The study found that Pepsi, Mountain Dew, Diet Pepsi, Miranda orange, Miranda lemon, Blue Pepsi, 7-Up, Coca-Cola, Fanta, Limca, Sprite and Thums Up all had the deadly insecticide lindane which damages the body's central nervous system and is a carcinogen.
"In the popular Coca-Cola brand lindane concentration was 0.0035 milligram per litre -- a level of concentration which is 35 times higher than the European Economic Commission (EEC) limit," said the study.
Similarly, highly toxic DDT residues, almost 45 times higher than EEC limits, were found in Pepsi's Miranda lemon.
The study said repeated exposure to pesticides such as DDT, malathion and lindane could cause severe harm, ranging from cancer, liver and kidney damage, to birth defects and damage to the immune system.
The environment watchdog accused the US cola giants of not doing enough to filter toxins found in India's highly contaminated groundwater supply.
It said the firms did not use sufficient treatment technology to purify water and found a direct link between contamination levels of source water and bottled soft drinks products.
"Despite their staggering bottomlines, the two US firms are not making the investments to use safe water in their bottled soft drinks. We all know that commonly used insecticides in Indian agricultural fields contaminate the groundwater table," said Narain.
"These corporates are simply tapping into largely underpriced groundwater for manufacturing their cold drinks without giving so much as a thought for consumer health."
Cola-makers get a one-time license to operate in India from the ministry of food processing which includes certification from the local government and a water analysis report from a public health laboratory.
"How can a one-time certificate doled out to soft-drink makers be enough of a consumer safeguard?" asked Narian, who added that the group would present its findings to the Indian government.
In February, India launched a crackdown on the country's flourishing bottled water industry following complaints from the Centre for Science and Environment that 12 leading firms including Coca-Cola and Pepsi were selling pesticide-laced water in the guise of pure mineral water.
Factories of Pepsi and seven other companies were raided to check for irregularities in production following the health warnings.

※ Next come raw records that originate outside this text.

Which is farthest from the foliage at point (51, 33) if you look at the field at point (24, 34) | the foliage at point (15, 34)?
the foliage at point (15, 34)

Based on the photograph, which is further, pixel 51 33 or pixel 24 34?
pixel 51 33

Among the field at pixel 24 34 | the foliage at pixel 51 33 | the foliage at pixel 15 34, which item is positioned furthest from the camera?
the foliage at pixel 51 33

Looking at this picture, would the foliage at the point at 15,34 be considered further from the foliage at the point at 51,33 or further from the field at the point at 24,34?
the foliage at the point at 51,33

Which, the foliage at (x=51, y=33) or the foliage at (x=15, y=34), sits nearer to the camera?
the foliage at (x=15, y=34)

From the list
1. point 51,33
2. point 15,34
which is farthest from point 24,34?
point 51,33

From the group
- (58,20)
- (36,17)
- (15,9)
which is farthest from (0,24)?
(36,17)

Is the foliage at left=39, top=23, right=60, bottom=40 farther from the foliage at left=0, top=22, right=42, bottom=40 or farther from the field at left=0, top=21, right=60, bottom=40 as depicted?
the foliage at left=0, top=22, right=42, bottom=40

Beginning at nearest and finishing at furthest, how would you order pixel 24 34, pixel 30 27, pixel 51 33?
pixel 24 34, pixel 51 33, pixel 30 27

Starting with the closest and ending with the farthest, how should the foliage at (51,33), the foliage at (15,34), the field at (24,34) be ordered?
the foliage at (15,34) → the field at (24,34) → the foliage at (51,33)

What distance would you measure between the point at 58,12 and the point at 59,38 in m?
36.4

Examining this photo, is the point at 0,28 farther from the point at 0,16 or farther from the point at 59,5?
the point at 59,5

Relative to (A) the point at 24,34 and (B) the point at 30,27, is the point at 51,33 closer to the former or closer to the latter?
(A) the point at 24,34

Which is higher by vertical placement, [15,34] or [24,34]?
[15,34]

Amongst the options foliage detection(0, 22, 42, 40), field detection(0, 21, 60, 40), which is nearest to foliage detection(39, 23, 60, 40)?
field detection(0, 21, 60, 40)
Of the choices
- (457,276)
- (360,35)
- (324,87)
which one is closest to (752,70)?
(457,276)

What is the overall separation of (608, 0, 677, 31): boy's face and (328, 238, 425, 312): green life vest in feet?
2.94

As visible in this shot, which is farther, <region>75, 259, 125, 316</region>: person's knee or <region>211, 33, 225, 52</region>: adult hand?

"To maintain the sanctity of our products sold in 220 countries we test our brands very regularly in top-grade international and Indian labs. There can't just be a trial by media based on mindless allegations," said Gupta.
"We are considering a legal recourse to these allegations this time. We have to put an end to this smear campaign," he added.
Pepsi and Coca-Cola are almost neck-to-neck competitors in India and between them dominate the growing 270-million-case per year carbonated soft drinks market.